# **ASSIGNMENT**

**Q1. What is the relationship between polynomial functions and kernel functions in machine learning
algorithms?**

Polynomial functions and kernel functions are both mathematical tools used in machine learning, particularly in the context of support vector machines (SVMs) and kernel methods. Here's a brief overview of their relationship:

1. **Polynomial Functions:**
   - In the context of SVMs, polynomial functions are often used as basis functions to transform input data into a higher-dimensional space.
   - The idea is to map the input data from its original space to a higher-dimensional space, where a hyperplane can better separate the data points.
   - The polynomial kernel function is a specific type of kernel function used in SVMs that employs polynomial functions.

2. **Kernel Functions:**
   - In machine learning, a kernel function is a method of implicitly mapping input data into a higher-dimensional space without explicitly computing the new representation.
   - Kernels play a crucial role in kernelized algorithms, such as kernelized SVMs. They allow these algorithms to operate in a higher-dimensional space without explicitly computing the transformation.
   - Polynomial kernels are a type of kernel function commonly used. The polynomial kernel function \(K(x, y) = (x \cdot y + c)^d\) is based on polynomial functions, where \(d\) is the degree of the polynomial, and \(c\) is a constant.

3. **Relationship:**
   - Polynomial functions are a type of basis function used in the construction of polynomial kernel functions.
   - The polynomial kernel function is a specific form of a kernel function that relies on the polynomial transformation of input data.
   - Other types of kernel functions include linear kernels, radial basis function (RBF) kernels, and more. Each type of kernel function corresponds to a different way of transforming the input data.

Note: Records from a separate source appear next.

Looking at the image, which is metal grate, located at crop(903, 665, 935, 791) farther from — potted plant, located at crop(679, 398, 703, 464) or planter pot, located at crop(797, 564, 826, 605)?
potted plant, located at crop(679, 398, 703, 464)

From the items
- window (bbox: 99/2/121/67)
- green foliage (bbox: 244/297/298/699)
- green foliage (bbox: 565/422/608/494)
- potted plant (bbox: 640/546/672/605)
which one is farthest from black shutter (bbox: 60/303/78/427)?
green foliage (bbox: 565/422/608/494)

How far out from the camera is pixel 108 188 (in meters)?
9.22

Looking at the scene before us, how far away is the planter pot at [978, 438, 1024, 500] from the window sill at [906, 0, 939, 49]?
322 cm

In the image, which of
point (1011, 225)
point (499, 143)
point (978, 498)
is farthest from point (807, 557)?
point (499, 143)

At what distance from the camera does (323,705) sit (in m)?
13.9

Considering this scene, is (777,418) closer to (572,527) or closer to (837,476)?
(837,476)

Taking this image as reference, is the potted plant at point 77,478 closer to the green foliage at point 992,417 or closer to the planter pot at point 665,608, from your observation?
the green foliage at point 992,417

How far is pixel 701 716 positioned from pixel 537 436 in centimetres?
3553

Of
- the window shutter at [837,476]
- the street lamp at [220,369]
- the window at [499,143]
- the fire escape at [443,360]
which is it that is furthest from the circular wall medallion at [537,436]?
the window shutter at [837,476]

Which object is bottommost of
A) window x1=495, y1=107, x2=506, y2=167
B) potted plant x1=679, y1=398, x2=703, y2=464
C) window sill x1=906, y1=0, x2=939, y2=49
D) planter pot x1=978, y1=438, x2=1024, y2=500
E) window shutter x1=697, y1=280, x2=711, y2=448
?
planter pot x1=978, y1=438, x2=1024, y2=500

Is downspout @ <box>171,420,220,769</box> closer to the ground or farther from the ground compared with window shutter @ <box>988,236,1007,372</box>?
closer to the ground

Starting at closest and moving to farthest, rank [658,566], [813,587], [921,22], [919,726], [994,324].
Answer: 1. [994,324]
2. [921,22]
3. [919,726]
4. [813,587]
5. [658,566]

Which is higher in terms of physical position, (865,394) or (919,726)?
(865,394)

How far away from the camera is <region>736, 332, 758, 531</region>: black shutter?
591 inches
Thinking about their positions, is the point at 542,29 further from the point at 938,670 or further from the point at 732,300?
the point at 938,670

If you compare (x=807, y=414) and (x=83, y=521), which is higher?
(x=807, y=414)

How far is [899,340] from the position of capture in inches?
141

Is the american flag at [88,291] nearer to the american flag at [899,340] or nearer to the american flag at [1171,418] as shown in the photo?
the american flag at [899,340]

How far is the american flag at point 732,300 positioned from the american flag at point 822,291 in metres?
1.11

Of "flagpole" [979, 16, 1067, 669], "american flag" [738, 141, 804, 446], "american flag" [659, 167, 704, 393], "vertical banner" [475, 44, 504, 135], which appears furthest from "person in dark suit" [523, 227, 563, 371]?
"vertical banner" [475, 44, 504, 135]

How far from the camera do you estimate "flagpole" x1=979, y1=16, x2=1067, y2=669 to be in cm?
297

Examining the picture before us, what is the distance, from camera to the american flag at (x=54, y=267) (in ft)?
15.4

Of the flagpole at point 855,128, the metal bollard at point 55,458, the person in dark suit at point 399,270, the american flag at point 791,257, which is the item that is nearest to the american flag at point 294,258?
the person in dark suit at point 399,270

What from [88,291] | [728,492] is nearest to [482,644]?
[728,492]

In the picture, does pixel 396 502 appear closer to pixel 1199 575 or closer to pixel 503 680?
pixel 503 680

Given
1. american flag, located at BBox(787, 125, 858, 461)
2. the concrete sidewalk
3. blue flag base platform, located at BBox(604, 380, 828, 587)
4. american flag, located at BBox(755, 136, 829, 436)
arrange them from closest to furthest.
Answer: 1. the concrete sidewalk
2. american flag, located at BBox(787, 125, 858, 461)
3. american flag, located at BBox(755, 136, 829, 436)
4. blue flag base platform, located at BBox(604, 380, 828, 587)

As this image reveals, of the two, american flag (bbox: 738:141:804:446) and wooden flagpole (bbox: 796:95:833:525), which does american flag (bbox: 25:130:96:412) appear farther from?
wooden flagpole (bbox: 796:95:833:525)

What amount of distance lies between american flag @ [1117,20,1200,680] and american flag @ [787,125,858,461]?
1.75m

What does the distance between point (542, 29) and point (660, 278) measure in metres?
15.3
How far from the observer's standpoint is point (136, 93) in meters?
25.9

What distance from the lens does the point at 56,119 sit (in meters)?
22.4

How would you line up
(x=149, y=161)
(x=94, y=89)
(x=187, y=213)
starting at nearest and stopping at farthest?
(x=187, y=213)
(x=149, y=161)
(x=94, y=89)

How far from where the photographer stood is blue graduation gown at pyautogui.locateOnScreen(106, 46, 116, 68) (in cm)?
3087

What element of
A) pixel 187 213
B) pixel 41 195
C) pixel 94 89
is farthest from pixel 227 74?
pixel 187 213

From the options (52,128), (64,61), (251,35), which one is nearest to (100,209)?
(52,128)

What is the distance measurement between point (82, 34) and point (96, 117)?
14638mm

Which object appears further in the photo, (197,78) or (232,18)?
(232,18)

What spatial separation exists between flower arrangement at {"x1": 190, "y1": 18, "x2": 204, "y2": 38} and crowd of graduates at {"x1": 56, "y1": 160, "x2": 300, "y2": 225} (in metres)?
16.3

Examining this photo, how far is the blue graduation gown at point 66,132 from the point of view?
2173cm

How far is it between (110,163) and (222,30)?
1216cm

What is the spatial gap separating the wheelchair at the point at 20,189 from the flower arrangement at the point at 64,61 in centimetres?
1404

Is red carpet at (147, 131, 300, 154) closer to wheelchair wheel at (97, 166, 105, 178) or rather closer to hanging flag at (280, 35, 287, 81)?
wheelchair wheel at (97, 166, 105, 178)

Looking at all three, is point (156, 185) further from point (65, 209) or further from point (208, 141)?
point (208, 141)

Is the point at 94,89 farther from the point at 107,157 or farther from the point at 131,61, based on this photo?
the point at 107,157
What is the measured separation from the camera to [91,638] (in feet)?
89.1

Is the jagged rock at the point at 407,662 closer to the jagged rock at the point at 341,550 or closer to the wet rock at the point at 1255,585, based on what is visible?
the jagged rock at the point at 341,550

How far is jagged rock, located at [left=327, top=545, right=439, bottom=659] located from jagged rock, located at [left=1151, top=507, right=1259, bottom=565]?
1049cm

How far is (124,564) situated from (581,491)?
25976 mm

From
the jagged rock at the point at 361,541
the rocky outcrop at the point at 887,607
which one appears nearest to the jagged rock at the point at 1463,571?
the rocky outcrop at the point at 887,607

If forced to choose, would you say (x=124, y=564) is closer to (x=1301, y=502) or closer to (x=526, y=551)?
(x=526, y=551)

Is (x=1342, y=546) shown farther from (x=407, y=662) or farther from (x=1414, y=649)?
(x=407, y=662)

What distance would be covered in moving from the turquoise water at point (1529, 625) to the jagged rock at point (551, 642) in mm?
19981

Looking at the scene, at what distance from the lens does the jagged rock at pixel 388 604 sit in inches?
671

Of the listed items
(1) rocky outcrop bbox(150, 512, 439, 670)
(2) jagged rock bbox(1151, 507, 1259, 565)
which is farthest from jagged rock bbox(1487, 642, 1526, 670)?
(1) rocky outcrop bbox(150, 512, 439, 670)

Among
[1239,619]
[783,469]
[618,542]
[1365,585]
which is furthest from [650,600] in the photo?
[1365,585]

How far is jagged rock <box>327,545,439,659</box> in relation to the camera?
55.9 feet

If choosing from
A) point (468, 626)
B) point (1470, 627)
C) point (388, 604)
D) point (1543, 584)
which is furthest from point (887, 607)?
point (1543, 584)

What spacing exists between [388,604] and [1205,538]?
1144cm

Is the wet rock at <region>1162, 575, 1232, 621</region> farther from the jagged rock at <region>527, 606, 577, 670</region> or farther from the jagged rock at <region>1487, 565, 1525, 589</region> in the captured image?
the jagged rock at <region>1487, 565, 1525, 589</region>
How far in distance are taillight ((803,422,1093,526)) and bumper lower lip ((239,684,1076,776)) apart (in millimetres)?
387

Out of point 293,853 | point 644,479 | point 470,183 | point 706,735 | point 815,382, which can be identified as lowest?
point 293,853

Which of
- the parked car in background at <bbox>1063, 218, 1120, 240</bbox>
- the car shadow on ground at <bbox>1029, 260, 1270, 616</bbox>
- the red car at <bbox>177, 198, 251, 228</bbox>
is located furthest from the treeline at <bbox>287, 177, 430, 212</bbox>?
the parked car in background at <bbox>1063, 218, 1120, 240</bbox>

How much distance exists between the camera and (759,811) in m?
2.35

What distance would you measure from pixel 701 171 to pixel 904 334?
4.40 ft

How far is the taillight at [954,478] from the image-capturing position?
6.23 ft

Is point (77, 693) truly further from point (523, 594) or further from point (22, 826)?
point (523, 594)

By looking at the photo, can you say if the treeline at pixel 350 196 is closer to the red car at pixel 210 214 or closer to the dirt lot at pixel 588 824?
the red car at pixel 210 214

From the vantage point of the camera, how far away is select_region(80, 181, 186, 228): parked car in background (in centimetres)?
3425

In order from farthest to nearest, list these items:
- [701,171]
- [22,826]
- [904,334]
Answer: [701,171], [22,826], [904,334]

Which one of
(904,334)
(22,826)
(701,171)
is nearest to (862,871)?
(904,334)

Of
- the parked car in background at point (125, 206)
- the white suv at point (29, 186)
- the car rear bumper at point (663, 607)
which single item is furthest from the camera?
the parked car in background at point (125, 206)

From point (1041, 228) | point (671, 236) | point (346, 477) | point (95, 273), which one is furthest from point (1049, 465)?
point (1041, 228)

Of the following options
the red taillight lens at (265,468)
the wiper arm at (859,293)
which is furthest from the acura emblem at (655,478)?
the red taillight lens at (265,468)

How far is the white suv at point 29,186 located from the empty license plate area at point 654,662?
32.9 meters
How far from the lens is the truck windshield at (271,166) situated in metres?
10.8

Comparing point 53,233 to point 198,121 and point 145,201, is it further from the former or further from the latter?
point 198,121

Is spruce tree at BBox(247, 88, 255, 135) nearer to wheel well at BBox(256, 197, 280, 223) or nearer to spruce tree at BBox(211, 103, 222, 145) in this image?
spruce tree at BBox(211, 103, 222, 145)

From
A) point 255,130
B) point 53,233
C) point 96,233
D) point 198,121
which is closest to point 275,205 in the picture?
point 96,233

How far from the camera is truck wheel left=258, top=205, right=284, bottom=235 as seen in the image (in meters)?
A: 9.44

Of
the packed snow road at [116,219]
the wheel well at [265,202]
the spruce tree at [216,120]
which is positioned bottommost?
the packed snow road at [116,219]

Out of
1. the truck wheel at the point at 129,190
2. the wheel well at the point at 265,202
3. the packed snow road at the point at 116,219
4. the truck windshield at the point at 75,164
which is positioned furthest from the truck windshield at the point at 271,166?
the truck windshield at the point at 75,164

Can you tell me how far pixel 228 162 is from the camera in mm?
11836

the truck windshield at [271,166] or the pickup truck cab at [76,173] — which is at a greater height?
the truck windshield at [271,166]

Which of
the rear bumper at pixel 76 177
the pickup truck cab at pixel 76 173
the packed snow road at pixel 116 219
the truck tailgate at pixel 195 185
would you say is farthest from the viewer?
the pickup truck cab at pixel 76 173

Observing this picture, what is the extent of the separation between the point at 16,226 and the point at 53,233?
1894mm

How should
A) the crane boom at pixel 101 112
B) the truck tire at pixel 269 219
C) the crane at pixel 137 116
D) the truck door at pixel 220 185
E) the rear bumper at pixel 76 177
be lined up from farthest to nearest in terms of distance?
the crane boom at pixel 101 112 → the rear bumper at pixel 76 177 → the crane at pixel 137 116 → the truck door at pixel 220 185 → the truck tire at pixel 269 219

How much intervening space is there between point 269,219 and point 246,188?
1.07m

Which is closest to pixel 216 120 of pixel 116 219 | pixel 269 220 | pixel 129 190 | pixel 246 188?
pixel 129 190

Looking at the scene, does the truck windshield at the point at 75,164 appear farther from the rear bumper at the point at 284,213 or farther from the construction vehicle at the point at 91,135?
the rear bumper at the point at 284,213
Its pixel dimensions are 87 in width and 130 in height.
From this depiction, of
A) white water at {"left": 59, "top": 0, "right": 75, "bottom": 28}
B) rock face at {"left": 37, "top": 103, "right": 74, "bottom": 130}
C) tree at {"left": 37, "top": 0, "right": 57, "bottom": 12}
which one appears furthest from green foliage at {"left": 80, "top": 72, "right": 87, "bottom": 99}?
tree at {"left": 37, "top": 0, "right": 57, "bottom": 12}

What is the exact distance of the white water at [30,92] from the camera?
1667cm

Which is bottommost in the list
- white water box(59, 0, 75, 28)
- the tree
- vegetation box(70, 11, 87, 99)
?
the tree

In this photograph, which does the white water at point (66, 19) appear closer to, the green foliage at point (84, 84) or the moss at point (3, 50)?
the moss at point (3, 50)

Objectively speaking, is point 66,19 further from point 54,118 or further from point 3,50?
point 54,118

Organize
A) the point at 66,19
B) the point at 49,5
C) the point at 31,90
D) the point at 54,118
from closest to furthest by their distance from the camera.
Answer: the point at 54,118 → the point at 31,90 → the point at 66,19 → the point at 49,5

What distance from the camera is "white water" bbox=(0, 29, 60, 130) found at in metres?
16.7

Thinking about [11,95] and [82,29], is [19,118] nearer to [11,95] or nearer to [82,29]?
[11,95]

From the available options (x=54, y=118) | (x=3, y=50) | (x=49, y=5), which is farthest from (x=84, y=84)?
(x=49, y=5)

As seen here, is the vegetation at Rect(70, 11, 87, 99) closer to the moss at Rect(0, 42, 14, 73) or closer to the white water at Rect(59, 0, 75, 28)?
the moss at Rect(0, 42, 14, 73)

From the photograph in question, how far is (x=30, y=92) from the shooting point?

In summary, polynomial functions are often used as the basis for polynomial kernel functions in machine learning algorithms like SVMs. The kernel functions, including polynomial kernels, enable the algorithms to operate in higher-dimensional spaces efficiently, allowing for better decision boundaries and improved performance on complex datasets.

**Q2. How can we implement an SVM with a polynomial kernel in Python using Scikit-learn?**

Implementing an SVM with a polynomial kernel in Python using Scikit-learn is relatively straightforward. Scikit-learn provides the `SVC` (Support Vector Classification) class, which allows you to create an SVM model with different kernel functions, including the polynomial kernel.

Here's a simple example of implementing an SVM with a polynomial kernel using Scikit-learn:

```python
from sklearn import datasets
from sklearn.model_selection import train_test_split
from sklearn.svm import SVC
from sklearn.metrics import accuracy_score

# Load a sample dataset (you can replace this with your own dataset)
iris = datasets.load_iris()
X = iris.data
y = iris.target

# Split the dataset into training and testing sets
X_train, X_test, y_train, y_test = train_test_split(X, y, test_size=0.2, random_state=42)

# Create an SVM model with a polynomial kernel
degree_of_polynomial = 3  # Set the degree of the polynomial kernel
svm_model = SVC(kernel='poly', degree=degree_of_polynomial)

# Train the SVM model
svm_model.fit(X_train, y_train)

# Make predictions on the test set
y_pred = svm_model.predict(X_test)

# Evaluate the accuracy of the model
accuracy = accuracy_score(y_test, y_pred)
print(f"Accuracy: {accuracy}")
```

In this example:

1. We load the Iris dataset as a sample dataset.
2. Split the dataset into training and testing sets.
3. Create an `SVC` model with a polynomial kernel using the `kernel='poly'` parameter. The `degree` parameter specifies the degree of the polynomial.
4. Train the model using the training data.
5. Make predictions on the test set.
6. Evaluate the accuracy of the model using the `accuracy_score` function from Scikit-learn's `metrics` module.


**Q3. How does increasing the value of epsilon affect the number of support vectors in SVR?**

In Support Vector Regression (SVR), epsilon (often denoted as ε) is a hyperparameter that controls the width of the margin around the predicted values within which no penalty is associated with errors. It is part of the formulation of the loss function in SVR, and it introduces a tolerance for errors that fall within the margin.

The SVR optimization problem aims to find a function that fits the training data while allowing for a certain amount of error. The margin of tolerance is defined by the epsilon-insensitive loss function, which ignores errors smaller than epsilon. The SVR loss function is typically defined as:

\[ L(y, f(x)) = \max(0, |y - f(x)| - \epsilon) \]

Here:
- \(y\) is the true output,
- \(f(x)\) is the predicted output,
- \(|y - f(x)|\) is the absolute difference between the true and predicted outputs,
- \(\epsilon\) is the epsilon parameter.

Now, let's discuss the impact of increasing the value of epsilon on the number of support vectors:

1. **Smaller Epsilon (Tight Margin):**
   - Smaller values of epsilon result in a tighter margin around the predicted values.
   - With a tight margin, the SVR model becomes sensitive to small errors, and more data points may become support vectors.

2. **Larger Epsilon (Wider Margin):**
   - Larger values of epsilon lead to a wider margin, allowing for larger errors without incurring a penalty.
   - A wider margin means that fewer data points are treated as support vectors, as the model becomes more tolerant of errors within the margin.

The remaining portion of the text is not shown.